The panel discussions focused on the agenda of the EU commission and ESMA over the next few months, to then cover the Luxembourg perspective as well as the highly ‘controversial’ depositary issues and in particular the liability regime. Finally, Rudolf Kömen, Managing Director of SEB Asset management S.A., provided the audience with his view of the Directive as future AIFM of both EU and Non EU funds.

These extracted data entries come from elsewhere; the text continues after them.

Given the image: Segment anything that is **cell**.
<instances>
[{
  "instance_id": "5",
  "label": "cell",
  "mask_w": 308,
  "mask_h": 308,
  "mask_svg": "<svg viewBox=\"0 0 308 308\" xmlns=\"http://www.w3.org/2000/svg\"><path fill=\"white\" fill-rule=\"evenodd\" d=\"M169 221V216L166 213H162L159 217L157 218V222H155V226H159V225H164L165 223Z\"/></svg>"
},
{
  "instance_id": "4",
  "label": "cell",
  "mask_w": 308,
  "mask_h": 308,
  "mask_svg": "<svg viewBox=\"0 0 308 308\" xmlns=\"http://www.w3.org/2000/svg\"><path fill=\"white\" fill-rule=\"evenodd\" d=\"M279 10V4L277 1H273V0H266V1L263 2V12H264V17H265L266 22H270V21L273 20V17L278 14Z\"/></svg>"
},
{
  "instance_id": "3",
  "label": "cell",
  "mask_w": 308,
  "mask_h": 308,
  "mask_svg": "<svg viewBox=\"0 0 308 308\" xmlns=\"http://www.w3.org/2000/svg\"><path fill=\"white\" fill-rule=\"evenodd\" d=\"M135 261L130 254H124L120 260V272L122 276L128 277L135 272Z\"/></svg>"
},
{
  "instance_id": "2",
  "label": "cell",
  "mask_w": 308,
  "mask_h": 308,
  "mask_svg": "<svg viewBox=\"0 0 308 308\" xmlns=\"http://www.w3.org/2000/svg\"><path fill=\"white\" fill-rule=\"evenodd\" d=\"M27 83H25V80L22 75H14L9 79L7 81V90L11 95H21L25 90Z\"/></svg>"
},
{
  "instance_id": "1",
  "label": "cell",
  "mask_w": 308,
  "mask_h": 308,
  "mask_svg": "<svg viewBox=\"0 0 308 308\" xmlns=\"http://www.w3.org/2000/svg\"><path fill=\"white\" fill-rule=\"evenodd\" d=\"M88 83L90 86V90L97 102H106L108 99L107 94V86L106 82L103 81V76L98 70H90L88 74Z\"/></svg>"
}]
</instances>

Patrice Bergé-Vincent, Head of the Asset management regulation policy, Autorité des Marchés Financiers (“AMF”), pointed out that while ESMA’s final advice to the EU commission on possible implementing measures has provided clarifications on a number of key topics, the EU Commission has the ability to change this advice. He mentioned that there were a number of rumours about potential changes, in particular to the depositary provisions, but that no one actually knows at this time what the outcome will be. The EU Commission is to issue the final implementation measures by July 2012, providing each EU Member State a year to get ready before the implementation of the Directive in July 2013.
High on ESMA’s agenda is the issuance of technical standards on the issue of scope. Mr Bergé-Vincent highlighted the fact that a common understanding of what is an AIF is essential to the success of the EU passport.
‘‘Luxembourg’s legal and regulatory framework nears the requirements of the AIFMD”, stated Odile Renner, Regulatory Compliance Advisory Services Partner, PwC Luxembourg. ‘‘Luxembourg has always had a head start over other countries in complying with new regulations. By presenting a draft bill, due in March 2012, Luxembourg will become one of the first countries to implement the Directive.”
“More than ever, the cohesion within the Luxembourg Alternative fund industry is important to face the different upcoming regulatory steps’’, says Begga Sigurdardottir Tax and Transfer Pricing partner at PwC Luxembourg. ‘‘The different complementary views expressed during the event reflected a lot of challenges moved by the regulatory agenda which will require different competencies to be met.”